I am trying to load a bag data type into a pig table and am coming up with null values instead.
Sample input:
A000,B000,C000,1.0,1-1-14,3-31-14,{(A101,1-Jan-2014,0.03,0.04)}
A001,B001,C001,10.0,1-1-14,3-31-14,{(A101,1-Jan-2014,0.03,0.045)}
A002,B002,C002,100.0,1-1-14,3-31-14,{(A101,1-Jan-2014,0.03,0.04)}
Pig Script:
raw = LOAD 'input/meh.log' USING PigStorage(',') AS (PID, FUNDID, GICID, balance, startDate, endDate, rates:bag{t:tuple(t1,t2,t3,t4)});
DUMP raw;
Output:
(A000,B000,C000,1.0,1-1-14,3-31-14,)
(A001,B001,C001,10.0,1-1-14,3-31-14,)
(A002,B002,C002,100.0,1-1-14,3-31-14,)
^Bag values should be here
What am I doing wrong? I've tried removing the bag/tuple declarations from the LOAD function, and still nothing. I used this same approach when working on the bag tutorial that came with Pig, and that seemed to work just fine.

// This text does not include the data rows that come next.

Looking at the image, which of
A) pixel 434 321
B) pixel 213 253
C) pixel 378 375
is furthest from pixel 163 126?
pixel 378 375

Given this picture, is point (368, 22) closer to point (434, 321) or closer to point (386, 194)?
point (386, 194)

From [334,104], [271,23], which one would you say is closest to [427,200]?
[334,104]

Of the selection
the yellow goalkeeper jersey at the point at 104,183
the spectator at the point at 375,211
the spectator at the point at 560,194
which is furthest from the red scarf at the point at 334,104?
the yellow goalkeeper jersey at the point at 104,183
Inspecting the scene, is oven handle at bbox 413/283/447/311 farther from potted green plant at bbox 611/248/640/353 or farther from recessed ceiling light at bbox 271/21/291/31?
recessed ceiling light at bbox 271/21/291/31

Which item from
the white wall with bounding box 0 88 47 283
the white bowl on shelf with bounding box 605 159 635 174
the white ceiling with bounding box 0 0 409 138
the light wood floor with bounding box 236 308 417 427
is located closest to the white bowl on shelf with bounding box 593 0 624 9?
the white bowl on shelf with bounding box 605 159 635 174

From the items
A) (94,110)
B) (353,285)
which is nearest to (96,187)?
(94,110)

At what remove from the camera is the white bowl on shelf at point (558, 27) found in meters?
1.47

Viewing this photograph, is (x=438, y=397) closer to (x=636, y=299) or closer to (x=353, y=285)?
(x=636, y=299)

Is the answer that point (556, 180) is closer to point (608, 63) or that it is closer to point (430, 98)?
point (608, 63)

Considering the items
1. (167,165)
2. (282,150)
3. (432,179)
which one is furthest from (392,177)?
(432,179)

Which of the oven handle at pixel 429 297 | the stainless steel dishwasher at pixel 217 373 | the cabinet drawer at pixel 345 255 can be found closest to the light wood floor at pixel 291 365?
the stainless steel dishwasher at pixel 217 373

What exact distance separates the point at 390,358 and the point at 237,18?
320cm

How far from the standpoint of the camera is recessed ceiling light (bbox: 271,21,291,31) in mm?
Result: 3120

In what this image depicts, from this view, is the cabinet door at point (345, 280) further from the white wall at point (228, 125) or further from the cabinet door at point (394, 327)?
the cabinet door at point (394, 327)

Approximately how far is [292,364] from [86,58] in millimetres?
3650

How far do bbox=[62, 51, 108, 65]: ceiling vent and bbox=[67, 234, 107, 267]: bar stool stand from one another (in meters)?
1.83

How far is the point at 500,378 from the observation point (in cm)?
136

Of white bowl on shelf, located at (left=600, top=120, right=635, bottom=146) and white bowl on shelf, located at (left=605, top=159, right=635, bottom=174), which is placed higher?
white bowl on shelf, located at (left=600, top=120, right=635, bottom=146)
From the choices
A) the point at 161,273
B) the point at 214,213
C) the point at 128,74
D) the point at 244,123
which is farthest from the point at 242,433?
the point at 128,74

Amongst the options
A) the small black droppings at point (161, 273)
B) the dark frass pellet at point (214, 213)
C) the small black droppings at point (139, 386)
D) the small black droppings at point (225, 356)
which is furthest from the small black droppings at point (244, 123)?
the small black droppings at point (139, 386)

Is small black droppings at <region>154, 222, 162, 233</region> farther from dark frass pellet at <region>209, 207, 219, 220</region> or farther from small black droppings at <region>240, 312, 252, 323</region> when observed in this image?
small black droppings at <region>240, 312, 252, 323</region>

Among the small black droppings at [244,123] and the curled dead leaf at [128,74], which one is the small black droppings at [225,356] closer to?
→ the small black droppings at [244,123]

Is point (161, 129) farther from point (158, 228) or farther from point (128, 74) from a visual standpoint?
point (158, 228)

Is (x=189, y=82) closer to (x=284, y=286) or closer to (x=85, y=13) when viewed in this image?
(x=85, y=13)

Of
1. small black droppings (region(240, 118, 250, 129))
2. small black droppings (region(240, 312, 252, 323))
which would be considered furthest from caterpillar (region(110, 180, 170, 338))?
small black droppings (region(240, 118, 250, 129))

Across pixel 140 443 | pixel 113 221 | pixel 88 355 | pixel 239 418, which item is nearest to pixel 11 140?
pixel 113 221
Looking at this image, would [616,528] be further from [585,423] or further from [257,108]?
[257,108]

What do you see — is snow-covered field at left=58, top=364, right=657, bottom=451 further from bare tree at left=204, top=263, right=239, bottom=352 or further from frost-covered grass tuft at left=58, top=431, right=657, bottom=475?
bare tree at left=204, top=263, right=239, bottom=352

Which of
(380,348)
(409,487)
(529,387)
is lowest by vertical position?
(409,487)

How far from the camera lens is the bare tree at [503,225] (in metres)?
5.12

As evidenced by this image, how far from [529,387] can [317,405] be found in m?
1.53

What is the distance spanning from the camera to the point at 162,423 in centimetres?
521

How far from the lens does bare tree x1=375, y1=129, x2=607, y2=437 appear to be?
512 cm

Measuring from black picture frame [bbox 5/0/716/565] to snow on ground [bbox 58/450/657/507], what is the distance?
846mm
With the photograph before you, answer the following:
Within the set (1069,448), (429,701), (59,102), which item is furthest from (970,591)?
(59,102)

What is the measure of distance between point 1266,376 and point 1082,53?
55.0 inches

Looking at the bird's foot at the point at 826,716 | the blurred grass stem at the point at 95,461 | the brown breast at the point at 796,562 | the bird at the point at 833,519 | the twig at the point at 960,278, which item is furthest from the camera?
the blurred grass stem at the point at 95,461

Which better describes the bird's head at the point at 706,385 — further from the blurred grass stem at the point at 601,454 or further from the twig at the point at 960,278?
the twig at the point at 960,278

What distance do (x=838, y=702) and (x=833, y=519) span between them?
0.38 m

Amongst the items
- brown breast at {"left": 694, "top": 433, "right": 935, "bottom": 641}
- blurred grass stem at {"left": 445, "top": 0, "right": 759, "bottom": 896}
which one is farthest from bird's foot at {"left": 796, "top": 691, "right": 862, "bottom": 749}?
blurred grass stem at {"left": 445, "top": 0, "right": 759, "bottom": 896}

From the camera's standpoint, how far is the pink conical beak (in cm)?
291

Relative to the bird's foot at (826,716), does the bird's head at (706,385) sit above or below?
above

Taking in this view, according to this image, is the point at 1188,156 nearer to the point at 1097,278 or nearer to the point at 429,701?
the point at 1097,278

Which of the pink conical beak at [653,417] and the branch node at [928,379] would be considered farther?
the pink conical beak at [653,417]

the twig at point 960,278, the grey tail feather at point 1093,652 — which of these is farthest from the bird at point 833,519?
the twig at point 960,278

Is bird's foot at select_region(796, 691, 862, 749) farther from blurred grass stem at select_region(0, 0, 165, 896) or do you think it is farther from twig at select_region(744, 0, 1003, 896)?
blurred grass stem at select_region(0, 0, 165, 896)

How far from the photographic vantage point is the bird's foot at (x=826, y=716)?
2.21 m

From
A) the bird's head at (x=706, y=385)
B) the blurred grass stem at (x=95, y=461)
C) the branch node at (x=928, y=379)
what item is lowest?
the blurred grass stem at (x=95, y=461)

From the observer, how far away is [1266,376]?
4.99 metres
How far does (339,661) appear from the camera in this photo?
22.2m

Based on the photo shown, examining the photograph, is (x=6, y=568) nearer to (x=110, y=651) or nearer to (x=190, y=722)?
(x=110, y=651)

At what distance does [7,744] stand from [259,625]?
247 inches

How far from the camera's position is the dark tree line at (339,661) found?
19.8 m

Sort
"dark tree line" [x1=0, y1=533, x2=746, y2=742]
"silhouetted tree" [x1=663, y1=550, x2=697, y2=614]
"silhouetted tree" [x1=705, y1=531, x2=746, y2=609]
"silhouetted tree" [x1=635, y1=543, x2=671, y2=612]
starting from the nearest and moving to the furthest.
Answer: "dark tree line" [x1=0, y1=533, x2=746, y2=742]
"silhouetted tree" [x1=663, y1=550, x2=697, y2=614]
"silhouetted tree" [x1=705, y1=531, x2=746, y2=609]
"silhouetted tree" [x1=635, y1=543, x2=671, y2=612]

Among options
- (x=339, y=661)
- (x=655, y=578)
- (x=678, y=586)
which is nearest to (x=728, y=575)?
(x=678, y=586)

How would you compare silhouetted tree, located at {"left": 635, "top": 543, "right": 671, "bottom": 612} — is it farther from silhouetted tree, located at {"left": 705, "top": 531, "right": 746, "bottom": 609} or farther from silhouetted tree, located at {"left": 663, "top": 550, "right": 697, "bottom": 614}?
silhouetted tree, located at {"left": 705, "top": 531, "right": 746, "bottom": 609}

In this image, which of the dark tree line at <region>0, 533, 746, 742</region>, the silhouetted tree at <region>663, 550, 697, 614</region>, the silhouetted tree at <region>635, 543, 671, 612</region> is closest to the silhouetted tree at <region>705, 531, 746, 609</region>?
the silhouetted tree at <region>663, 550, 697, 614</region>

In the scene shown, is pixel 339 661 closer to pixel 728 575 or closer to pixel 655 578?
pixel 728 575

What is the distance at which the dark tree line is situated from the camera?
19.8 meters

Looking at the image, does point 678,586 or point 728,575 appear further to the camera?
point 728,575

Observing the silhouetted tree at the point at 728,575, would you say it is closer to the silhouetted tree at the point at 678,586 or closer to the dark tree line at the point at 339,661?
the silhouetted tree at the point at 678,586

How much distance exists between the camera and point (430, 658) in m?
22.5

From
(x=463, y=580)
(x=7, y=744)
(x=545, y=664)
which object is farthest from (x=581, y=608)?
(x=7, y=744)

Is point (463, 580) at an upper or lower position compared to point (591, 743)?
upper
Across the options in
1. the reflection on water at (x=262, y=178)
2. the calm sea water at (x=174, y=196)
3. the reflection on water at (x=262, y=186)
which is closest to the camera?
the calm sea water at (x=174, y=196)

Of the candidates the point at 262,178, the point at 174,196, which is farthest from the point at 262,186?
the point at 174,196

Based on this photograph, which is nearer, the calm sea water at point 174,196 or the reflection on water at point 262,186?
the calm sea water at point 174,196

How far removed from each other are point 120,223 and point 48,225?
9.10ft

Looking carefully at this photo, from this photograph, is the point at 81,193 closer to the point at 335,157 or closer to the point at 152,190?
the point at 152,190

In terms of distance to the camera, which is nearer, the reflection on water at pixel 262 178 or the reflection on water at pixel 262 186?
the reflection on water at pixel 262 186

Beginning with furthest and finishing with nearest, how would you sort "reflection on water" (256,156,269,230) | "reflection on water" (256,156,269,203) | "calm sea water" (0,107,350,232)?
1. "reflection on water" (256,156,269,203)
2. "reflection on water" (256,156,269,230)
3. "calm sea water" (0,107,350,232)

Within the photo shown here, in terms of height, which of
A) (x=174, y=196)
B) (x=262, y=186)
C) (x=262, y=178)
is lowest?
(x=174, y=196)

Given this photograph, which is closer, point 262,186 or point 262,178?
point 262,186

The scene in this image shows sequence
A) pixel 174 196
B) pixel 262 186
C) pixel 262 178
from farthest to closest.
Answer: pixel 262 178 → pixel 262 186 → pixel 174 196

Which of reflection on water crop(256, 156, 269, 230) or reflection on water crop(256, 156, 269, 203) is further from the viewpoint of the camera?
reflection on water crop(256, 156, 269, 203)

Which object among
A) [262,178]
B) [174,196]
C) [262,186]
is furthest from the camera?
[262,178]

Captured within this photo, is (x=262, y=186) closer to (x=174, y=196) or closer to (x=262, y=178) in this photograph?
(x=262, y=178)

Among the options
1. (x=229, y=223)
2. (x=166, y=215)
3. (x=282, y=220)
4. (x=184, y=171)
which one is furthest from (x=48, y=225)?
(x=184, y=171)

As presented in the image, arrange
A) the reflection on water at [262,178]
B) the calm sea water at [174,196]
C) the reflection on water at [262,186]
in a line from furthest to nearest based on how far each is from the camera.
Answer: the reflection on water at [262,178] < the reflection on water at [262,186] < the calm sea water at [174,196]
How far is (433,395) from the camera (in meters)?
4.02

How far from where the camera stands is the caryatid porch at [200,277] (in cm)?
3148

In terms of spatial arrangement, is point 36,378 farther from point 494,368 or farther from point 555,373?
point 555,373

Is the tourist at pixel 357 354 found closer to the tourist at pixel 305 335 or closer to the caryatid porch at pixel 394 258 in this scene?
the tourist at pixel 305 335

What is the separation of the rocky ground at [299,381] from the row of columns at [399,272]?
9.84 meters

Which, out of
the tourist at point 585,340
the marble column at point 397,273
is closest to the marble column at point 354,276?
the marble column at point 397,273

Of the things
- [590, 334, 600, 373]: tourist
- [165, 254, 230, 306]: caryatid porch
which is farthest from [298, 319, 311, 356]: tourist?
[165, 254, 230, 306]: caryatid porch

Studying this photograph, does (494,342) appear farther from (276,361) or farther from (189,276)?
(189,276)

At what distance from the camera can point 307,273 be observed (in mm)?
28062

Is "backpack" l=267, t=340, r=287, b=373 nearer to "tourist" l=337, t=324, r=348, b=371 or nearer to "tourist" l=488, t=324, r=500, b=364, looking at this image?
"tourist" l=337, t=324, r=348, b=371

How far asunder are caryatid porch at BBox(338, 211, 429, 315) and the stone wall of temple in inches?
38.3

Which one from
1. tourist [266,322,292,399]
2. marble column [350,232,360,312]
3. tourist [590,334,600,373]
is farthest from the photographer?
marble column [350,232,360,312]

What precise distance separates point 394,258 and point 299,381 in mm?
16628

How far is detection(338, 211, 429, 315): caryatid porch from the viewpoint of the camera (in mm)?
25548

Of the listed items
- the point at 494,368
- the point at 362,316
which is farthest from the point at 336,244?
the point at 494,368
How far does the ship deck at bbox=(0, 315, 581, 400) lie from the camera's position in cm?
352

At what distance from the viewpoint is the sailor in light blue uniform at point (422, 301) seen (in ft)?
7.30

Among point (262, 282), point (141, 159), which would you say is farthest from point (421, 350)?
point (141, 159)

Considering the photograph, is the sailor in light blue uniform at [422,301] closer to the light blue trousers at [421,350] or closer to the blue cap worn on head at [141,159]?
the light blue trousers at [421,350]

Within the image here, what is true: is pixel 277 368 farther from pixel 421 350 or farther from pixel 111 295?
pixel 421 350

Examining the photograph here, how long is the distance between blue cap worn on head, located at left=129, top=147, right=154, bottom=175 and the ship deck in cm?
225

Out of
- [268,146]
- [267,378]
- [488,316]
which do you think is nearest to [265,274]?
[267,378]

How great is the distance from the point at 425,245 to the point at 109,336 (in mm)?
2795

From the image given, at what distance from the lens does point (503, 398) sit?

UPDATE: If I set the bag input so that each tuple has one value, then this script works. I'm starting to think this may be an issue with my version of Pig (0.12.2). I had to build Pig using Ant so that it can run on Hadoop 2.3. Thoughts?
Reformatted the data
A000 B000 C000 1 1-1-14 3-31-14 {(101,1-Jan-2014,0.03,0.04)}
A001 B001 C001 10 1-1-14 3-31-14 {(101,1-Jan-2014,0.03,0.04)}
A002 B002 C002 100 1-1-14 3-31-14 {(101,1-Jan-2014,0.03,0.04)}
Have the values separated by the tabs. Oddly enough, it works. I had the delimiter set to ',' which may have confused pig when it tried to read the bag. I guess if you have bags with multivariate tuples, either set the delimiter to anything but ',' or just don't set it at all.